Szczecińska firma odmówiła Fundacji Małych Stópek reklamy Marszu dla Życia – informuje naszdziennik.pl. Powołała się na rzekomy kontekst polityczny marszu. Kontekst, który nie istnieje.

Zwróciłem się telefonicznie do jednej z firm działających w Szczecinie z prośbą o zamieszczenie wizualnej emisji reklamy Marszu dla Życia, który ma się odbyć już niedługo, bo 21 maja. Odmówiono mi tego. Usłyszałem bardzo przykre słowa. Jako powód podano to, że reklama ma charakter polityczny. Zupełnie tego nie rozumiem. Marsz nie ma w ogóle podtekstu politycznego. Tegoroczne hasło brzmi: „Kocham Cię, Życie”, nie ma tu żadnego wątku nawiązującego do obowiązującego prawa czy też do inicjatyw obywatelskich zmierzających do zmiany tego prawa”
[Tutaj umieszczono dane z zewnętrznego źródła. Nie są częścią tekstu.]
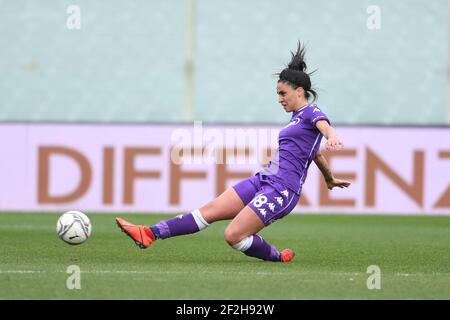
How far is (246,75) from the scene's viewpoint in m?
18.6

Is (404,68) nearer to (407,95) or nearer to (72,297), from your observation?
(407,95)

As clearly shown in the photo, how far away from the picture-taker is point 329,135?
819cm

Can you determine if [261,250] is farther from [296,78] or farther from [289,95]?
[296,78]

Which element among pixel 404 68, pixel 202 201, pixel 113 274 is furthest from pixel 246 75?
pixel 113 274

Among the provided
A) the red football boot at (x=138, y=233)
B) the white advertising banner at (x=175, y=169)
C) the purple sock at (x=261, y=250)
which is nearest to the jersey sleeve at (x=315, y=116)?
the purple sock at (x=261, y=250)

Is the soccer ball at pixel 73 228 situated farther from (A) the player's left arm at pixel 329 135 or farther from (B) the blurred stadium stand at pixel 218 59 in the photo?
(B) the blurred stadium stand at pixel 218 59

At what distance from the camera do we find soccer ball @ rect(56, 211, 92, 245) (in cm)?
923

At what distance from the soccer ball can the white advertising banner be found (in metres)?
5.94

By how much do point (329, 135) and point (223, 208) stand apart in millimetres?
1199

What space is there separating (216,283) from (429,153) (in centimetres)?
853

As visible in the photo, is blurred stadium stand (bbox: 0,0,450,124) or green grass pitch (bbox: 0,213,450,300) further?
blurred stadium stand (bbox: 0,0,450,124)

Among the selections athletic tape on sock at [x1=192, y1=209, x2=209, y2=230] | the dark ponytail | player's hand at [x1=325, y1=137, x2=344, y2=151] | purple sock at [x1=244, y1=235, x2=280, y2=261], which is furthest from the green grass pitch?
the dark ponytail

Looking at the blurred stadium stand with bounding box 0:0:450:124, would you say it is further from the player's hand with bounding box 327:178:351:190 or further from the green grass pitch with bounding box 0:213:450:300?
the player's hand with bounding box 327:178:351:190

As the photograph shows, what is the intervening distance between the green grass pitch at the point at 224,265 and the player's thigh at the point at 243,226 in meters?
0.22
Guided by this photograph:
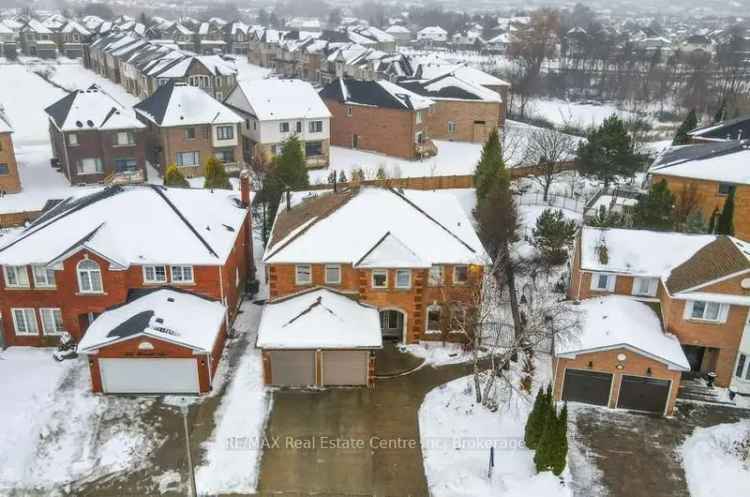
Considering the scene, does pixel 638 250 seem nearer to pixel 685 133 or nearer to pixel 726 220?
pixel 726 220

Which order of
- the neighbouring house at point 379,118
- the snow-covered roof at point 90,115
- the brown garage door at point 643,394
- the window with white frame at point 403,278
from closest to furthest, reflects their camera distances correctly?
the brown garage door at point 643,394, the window with white frame at point 403,278, the snow-covered roof at point 90,115, the neighbouring house at point 379,118

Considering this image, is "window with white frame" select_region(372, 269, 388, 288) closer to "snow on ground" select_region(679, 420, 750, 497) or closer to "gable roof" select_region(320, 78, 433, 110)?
"snow on ground" select_region(679, 420, 750, 497)

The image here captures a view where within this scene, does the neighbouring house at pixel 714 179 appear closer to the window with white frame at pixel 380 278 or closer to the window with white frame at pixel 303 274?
the window with white frame at pixel 380 278

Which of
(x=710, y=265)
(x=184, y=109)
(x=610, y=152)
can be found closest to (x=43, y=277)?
(x=184, y=109)

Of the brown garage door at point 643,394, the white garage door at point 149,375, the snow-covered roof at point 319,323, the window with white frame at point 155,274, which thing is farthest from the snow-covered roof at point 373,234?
the brown garage door at point 643,394

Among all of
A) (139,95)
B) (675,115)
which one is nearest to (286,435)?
(139,95)

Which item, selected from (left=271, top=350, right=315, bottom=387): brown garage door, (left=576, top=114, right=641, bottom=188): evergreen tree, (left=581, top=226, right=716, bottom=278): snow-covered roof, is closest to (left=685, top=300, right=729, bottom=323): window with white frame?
(left=581, top=226, right=716, bottom=278): snow-covered roof

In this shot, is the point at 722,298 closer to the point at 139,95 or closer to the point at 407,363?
the point at 407,363
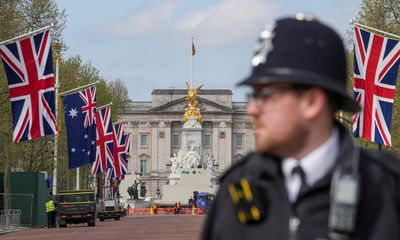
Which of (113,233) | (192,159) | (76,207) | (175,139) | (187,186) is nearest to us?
(113,233)

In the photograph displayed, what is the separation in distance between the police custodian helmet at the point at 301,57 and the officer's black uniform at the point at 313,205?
0.22 m

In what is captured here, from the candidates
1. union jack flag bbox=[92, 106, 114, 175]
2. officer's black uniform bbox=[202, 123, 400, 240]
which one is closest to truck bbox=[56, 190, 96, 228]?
union jack flag bbox=[92, 106, 114, 175]

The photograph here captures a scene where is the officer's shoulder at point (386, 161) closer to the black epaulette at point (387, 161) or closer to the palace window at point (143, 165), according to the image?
the black epaulette at point (387, 161)

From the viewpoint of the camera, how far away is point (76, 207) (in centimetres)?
5728

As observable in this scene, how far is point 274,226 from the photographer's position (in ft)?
11.2

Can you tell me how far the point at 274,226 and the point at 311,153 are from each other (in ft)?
0.83

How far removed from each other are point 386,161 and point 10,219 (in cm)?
5117

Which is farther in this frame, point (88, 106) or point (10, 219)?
point (10, 219)

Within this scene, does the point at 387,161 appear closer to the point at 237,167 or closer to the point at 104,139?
the point at 237,167

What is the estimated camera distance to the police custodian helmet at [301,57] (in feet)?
11.4

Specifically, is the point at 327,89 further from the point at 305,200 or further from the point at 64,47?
the point at 64,47

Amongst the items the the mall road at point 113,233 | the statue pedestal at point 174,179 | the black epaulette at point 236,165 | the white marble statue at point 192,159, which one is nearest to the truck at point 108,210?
the the mall road at point 113,233

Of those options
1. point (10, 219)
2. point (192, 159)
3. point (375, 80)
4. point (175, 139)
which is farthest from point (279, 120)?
point (175, 139)

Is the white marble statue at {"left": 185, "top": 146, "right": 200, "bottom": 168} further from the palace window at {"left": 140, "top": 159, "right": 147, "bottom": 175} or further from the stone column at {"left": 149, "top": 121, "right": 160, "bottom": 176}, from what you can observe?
the palace window at {"left": 140, "top": 159, "right": 147, "bottom": 175}
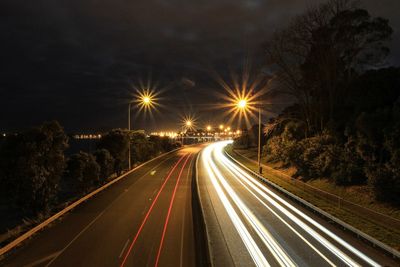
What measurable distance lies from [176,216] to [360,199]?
13787mm

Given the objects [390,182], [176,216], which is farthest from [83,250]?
[390,182]

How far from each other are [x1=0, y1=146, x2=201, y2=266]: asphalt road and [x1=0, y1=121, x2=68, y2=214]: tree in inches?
140

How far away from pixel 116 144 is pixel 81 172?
12971 mm

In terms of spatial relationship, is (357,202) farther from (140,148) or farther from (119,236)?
(140,148)

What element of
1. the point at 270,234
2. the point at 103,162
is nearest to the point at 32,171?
the point at 103,162

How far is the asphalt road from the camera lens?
13.3m

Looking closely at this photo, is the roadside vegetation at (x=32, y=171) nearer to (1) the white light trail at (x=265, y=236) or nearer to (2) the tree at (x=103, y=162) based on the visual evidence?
(2) the tree at (x=103, y=162)

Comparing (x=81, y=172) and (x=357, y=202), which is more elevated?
(x=81, y=172)

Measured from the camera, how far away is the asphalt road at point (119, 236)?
13.3m

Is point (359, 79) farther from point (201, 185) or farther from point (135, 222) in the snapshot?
point (135, 222)

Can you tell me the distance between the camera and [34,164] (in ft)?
75.6

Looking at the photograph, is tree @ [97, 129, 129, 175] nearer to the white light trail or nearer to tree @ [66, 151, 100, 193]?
tree @ [66, 151, 100, 193]

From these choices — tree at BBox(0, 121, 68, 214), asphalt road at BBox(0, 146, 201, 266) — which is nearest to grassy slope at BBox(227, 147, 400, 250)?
asphalt road at BBox(0, 146, 201, 266)

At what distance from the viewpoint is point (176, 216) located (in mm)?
19609
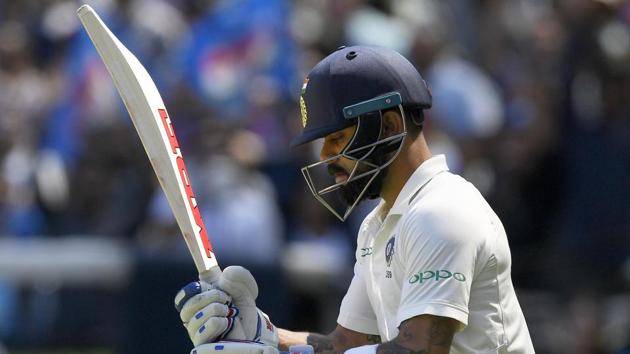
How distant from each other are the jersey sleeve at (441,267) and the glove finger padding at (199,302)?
0.64m

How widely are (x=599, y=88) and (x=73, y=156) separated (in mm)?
4465

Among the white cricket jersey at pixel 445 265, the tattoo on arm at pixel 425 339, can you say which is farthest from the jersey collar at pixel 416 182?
the tattoo on arm at pixel 425 339

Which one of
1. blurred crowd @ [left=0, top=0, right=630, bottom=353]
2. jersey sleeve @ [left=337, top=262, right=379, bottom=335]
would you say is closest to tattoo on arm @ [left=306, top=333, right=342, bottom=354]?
jersey sleeve @ [left=337, top=262, right=379, bottom=335]

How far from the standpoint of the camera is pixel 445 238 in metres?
4.35

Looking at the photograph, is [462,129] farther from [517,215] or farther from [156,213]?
[156,213]

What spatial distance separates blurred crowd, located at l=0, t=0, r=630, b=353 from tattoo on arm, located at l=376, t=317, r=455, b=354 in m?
4.24

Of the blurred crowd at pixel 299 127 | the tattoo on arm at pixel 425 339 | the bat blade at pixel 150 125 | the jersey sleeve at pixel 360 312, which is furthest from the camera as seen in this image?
the blurred crowd at pixel 299 127

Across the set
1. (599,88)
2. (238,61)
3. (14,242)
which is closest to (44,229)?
(14,242)

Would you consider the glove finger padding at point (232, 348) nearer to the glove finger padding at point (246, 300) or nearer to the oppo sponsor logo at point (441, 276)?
the glove finger padding at point (246, 300)

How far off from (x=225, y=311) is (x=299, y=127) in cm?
602

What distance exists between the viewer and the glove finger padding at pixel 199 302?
460 cm

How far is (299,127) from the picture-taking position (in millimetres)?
10555

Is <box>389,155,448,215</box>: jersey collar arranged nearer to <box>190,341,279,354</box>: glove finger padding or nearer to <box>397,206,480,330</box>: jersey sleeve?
<box>397,206,480,330</box>: jersey sleeve

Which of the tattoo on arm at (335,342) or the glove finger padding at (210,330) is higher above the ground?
the glove finger padding at (210,330)
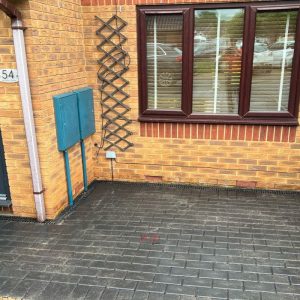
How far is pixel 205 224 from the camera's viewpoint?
406cm

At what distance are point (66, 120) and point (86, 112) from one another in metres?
0.57

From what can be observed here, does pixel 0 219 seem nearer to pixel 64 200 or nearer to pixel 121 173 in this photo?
pixel 64 200

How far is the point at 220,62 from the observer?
475 cm

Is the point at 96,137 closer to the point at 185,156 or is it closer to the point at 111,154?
the point at 111,154

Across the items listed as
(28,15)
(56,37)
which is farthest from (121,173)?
(28,15)

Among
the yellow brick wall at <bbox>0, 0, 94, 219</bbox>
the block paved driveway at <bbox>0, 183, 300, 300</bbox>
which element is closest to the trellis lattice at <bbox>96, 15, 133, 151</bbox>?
the yellow brick wall at <bbox>0, 0, 94, 219</bbox>

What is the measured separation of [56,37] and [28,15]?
1.79 feet

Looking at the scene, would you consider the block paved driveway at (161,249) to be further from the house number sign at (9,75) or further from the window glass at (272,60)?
the house number sign at (9,75)

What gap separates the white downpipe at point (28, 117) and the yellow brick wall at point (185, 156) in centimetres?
143

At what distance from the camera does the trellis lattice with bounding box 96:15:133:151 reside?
481cm

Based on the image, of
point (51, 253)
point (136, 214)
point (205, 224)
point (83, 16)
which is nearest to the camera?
point (51, 253)

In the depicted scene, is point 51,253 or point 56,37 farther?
point 56,37

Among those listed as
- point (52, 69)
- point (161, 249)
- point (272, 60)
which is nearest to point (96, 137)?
point (52, 69)

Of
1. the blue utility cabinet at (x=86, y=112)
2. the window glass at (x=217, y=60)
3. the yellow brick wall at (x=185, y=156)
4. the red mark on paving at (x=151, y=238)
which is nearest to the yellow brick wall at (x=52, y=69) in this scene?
the blue utility cabinet at (x=86, y=112)
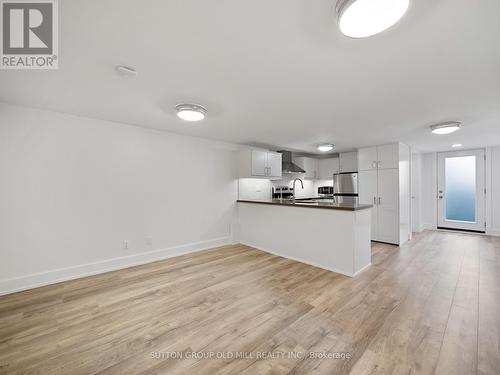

- powiedział w rozmowie z „Naszym Dziennikiem” ksiądz Kancelarczyk i dodał:

Nie pokazaliśmy im jeszcze tej wizualizacji, a już spotkaliśmy się z odmową. Jestem tym bardzo zaskoczony. Treść przygotowanej przez nas reklamy w żadnym razie nie zawierała elementów drastycznych.”

Reklama miała zawierać elementy… dziecięcych zabawek. Czy to jest kontekst polityczny, o którym mówi firma? W tym miejscu warto przypomnieć, że przed sądem całkiem niedawno przegrał sprawę mężczyzna, który odmówił wydruku plakatów fundacji LGBT. Sąd uznał to za wykroczenie.